Le drame du 19 mars, c'est qu'il a une signification politique qui sanctionne 130 années de présence en Algérie, c'est dire que cette date est profondément équivoque : les accords d'Evian n'ont été respectés ni par les uns ni par les autres. Il faut que les populations civiles, quelle que soit leur origine, comprennent ce qui s'est passé - et en disant cela, je rappelle que Ben Bella a été adjudant en Indochine et que nombre de Nord-Africains ont versé leur sang pour la France, ce qui montre la complexité des choses. Voilà la raison pour laquelle, lorsque j'étais ministre de la défense, j'ai autorisé une exposition aux Invalides sur la présence militaire française en Algérie. Je l'ai fait aussi pour que cette guerre ne soit plus l'otage des clans qui s'efforcent de consolider des positions politiques des deux côtés de la Méditerranée. J'ai été sifflé par un public de rapatriés, alors même que l'on me présente plutôt comme un ancien militant d'extrême-droite, parce que j'avais osé dire qu'il faudrait peut-être songer, comme on l'avait fait pour l'Allemagne, à la réconciliation. De même, des gens qui n'ont jamais combattu pour l'indépendance de l'Algérie font de cette guerre un fonds de commerce pour perpétuer dans ce pays un pouvoir militaire peu démocratique.
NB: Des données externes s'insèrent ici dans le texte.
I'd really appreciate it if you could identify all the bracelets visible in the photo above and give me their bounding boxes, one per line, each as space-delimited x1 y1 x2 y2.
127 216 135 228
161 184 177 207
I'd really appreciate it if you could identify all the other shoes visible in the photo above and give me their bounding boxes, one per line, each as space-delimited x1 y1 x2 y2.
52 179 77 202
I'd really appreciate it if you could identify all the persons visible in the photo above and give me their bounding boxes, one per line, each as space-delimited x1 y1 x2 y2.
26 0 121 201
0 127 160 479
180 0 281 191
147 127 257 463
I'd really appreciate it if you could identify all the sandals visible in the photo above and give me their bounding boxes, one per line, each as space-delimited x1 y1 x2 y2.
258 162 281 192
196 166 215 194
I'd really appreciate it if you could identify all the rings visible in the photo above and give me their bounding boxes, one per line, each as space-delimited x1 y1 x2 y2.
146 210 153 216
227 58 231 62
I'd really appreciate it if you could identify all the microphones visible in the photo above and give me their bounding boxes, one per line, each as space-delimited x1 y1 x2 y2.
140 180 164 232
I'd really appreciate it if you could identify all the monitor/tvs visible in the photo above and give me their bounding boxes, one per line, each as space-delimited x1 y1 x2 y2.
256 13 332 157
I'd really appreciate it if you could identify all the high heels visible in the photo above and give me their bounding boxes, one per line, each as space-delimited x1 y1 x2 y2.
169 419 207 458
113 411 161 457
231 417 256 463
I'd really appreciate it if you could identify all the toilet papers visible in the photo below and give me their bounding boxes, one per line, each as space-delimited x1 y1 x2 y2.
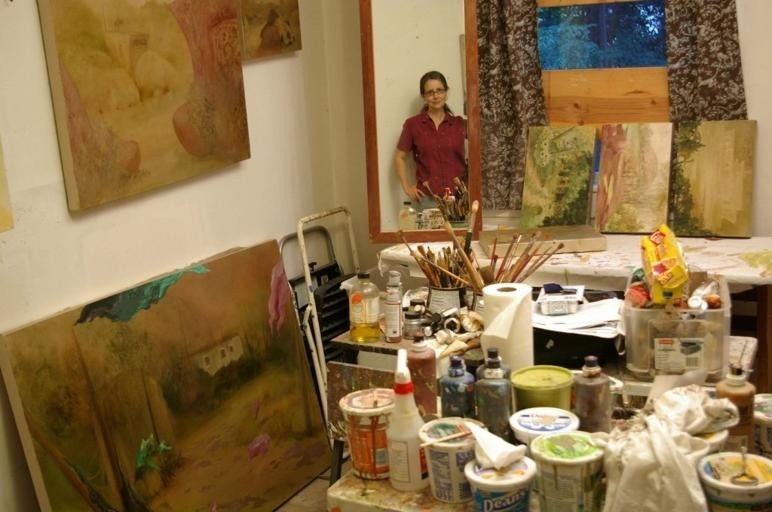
479 282 534 369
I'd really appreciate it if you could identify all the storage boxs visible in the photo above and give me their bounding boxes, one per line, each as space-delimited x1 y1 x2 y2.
624 268 732 383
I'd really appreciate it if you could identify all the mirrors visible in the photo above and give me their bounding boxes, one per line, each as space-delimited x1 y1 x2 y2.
358 0 483 245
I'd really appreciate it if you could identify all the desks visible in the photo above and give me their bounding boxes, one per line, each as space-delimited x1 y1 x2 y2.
376 216 771 394
325 301 758 488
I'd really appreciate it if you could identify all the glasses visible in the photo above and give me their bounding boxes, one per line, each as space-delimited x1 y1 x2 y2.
424 88 447 96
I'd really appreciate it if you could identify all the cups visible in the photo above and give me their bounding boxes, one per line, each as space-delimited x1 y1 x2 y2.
754 394 772 459
339 389 395 479
510 408 580 456
531 430 604 512
420 417 487 502
699 452 772 512
465 456 537 512
511 365 573 414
Je souhaite un apaisement. Mais le 19 mars est une date profondément ambiguë pour les civils, parce que les accords n'ont pas été respectés, et parce que les populations ont été déracinées. Tant qu'il n'y aura pas un accord franco-algérien tel que celui que de Gaulle et Adenauer ont pu conclure, cette souffrance restera vive.
Un troisième élément explique mon vote. Les militaires de carrière ont servi en Algérie à la demande de la République ; ils ont exécuté des ordres, donnés entre autres par Guy Mollet et Robert Lacoste : la responsabilité de cette guerre est largement partagée. Pour ceux qui ont engagé des combattants algériens, le cessez-le-feu du 19 mars a correspondu à l'obligation d'abandonner des combattants et leurs familles, d'abandonner des populations, pour obéir à des ordres formels. Pierre Messmer a demandé aux officiers français de trahir leur parole. Le 19 mars est le début d'une honte qui, pour certains d'entre eux, a marqué définitivement leur vie.